Жозефина хвалит теплый воздух, звуки и запахи, манящие к пробуждению. Но она поворачивается к Фриде и видит, что ее возлюбленная лежит в постели бледная и неподвижная, стиснув зубы.
— Бедро, — говорит она. — Мне нужен укол. Шприц у моей помощницы...
Жозефина улыбается и целует Фриду в висок.
— У каждого божьего дитя есть боль, — говорит она и прижимает ладони к мускулам, бугрящимся на спине Фриды.
***
Когда ты влюблен, легко притворяться, будто завтра не наступит никогда. Жозефина и Фрида могут рассказать друг другу обо всем на свете, но им невыносимо даже думать о болезненной реальности их разлуки.
Однако сейчас они подолгу могут говорить о том, что их сформировало. Фрида рассказывает о своей странной маленькой традиционной семье, о вечно недовольной матери и артистичном отце, и о Кристине, родившей двух жизнерадостных детей, которых Фрида обожает. Истории Жозефины — о жарком юге, который она отвергла после того, как тот отверг ее, и о дымных, сверкающих подпольных барах Европы, ставших ей домом. Есть у нее и рассказ о съемочных площадках, но сердитый взгляд Фриды заставляет Жозефину лишь бегло упомянуть о них. Диего всегда был одержим старлетками, их плавными изгибами, бедрами и ликующим кокетством.
Они никогда не обсуждали великие жизненные случайности и космические шутки, из-за которых Жозефина стала шпионкой союзников, а Фрида — наполовину искалеченной коммунисткой, но они все равно ощущали их.
***
К ее удивлению, они способны на нежность. Могли ругаться вдрызг и бушевать над буханками хрустящего хлеба и великолепным вином, но умели быть выше этого и отступить, как океан.
Фрида оставляет крошечные синяки на ключице Жозефины, а та — отпечатки своих ладоней у нее на спине.

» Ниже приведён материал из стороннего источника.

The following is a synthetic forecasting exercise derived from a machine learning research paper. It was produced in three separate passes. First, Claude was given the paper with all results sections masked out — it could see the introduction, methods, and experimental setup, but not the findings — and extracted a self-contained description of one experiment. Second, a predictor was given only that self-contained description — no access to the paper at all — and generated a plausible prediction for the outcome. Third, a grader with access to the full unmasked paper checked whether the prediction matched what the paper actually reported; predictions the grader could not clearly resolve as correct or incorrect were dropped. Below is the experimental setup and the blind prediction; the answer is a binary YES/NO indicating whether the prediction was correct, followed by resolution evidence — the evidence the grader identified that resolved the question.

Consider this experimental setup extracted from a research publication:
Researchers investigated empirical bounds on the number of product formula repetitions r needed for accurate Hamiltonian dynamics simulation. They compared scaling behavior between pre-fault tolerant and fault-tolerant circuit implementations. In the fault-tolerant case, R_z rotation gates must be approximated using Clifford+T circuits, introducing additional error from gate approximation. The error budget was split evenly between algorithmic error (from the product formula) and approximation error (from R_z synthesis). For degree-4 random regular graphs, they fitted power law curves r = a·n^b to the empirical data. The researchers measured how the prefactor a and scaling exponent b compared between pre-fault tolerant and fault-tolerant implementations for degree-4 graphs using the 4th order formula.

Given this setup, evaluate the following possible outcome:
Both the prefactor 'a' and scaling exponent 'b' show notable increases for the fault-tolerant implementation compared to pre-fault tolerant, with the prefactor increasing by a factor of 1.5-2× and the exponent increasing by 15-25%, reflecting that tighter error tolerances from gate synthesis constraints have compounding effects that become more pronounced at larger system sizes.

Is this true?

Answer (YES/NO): NO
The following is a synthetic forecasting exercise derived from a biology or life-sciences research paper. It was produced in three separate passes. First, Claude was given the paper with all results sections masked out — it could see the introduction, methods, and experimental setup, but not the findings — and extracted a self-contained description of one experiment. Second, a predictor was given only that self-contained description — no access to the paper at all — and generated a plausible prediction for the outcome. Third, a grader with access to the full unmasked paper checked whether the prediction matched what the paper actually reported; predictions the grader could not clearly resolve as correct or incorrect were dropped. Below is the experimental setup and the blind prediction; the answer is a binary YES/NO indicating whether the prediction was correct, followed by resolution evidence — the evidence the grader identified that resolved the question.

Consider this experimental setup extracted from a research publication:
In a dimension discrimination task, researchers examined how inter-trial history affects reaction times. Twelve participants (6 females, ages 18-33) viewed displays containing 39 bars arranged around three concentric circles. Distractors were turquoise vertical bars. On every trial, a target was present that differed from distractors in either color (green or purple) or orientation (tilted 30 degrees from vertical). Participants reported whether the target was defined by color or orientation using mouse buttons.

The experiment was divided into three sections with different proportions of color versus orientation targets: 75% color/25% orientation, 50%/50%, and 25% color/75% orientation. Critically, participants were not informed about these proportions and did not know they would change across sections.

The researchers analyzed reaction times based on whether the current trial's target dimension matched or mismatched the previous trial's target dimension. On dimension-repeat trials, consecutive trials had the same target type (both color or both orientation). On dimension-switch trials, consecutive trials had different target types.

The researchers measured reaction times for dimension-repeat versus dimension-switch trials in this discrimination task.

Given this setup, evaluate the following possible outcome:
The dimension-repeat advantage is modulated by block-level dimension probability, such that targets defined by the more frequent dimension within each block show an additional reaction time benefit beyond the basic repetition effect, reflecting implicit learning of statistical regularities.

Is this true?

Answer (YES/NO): NO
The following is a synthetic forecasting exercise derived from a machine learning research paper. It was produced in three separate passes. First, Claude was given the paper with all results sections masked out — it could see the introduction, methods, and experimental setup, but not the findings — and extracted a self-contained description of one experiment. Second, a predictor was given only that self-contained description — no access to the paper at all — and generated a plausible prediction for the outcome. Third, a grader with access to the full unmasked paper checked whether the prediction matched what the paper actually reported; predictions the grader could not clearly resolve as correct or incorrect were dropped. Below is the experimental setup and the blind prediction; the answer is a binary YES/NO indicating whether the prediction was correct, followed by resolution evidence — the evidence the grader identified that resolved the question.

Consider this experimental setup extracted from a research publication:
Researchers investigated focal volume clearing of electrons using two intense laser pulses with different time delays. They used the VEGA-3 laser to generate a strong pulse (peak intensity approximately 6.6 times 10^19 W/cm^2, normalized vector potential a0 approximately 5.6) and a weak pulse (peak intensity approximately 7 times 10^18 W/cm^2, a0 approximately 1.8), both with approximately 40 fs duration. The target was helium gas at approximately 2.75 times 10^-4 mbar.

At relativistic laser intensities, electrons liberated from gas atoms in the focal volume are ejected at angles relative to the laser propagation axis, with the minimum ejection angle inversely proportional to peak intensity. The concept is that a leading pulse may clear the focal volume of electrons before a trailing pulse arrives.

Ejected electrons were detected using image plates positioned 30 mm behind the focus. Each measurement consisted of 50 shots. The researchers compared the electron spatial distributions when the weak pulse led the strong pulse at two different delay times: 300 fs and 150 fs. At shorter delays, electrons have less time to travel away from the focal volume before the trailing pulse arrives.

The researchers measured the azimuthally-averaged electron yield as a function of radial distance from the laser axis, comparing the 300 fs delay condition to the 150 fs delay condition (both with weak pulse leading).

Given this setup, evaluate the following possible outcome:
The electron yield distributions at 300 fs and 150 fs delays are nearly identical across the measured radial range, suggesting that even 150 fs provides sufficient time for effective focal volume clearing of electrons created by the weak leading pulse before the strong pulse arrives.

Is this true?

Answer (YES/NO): NO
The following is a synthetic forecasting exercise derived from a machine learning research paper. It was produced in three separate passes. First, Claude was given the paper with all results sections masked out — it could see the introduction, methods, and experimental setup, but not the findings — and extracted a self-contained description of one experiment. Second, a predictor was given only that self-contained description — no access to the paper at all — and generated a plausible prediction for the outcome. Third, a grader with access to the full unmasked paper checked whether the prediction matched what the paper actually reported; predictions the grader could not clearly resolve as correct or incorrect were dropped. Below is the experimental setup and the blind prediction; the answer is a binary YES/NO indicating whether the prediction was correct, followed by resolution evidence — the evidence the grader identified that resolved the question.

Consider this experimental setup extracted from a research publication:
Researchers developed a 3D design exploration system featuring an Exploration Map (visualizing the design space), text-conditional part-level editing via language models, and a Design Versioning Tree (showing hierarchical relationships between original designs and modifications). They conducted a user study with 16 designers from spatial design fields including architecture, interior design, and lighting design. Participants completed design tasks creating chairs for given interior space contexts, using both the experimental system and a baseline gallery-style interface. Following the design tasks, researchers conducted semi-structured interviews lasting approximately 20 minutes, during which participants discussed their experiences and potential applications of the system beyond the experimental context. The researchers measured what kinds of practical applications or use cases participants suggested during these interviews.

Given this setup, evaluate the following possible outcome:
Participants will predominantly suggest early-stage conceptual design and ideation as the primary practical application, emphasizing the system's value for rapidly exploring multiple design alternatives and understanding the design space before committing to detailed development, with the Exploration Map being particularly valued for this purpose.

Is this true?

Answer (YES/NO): NO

В промежутках между порывами любовной страсти они часами спорят о достоинствах разного рода сводок новостей, прогуливаясь с крошечными собачками Жозефины по усыпанным цветами улицам французской столицы.
Она улетает прочь, обласканная радугой, угасая, как приглушенный звук трубы в сером рассвете их временной любви. Ведь есть агенты, которых нужно умасливать, и портреты, требующие написания, и миры, к которым они принадлежат; у них нет совместного будущего, нет колыбельных, нет общих студий и руки, которую не выпускаешь всю жизнь до самой старости. Их расставание не горчит от злобы — только слезы и поцелуи в щеку и вечные обещания когда-нибудь встретиться вновь.
Но больше они никогда не увидятся. Садясь на океанский лайнер, Фрида решает, что так будет лучше, и возвращается домой через Атлантический океан. Жозефина уезжает в Италию на помолвку, а Фрида, прежде чем принять извинения Диего и отпустить ему грехи, приходит к смертному ложу матери.
Воспоминания не доработаешь. Фрида учится латать себя, надевая тусклые коричневые лохмотья преданности и рабского блаженства, когда сидит на коленях Диего, впитывая каждое его слово. Вернувшись в Мексику со своей болезнью, она быстро усвоила этот, как бы то ни было, все же ценный урок.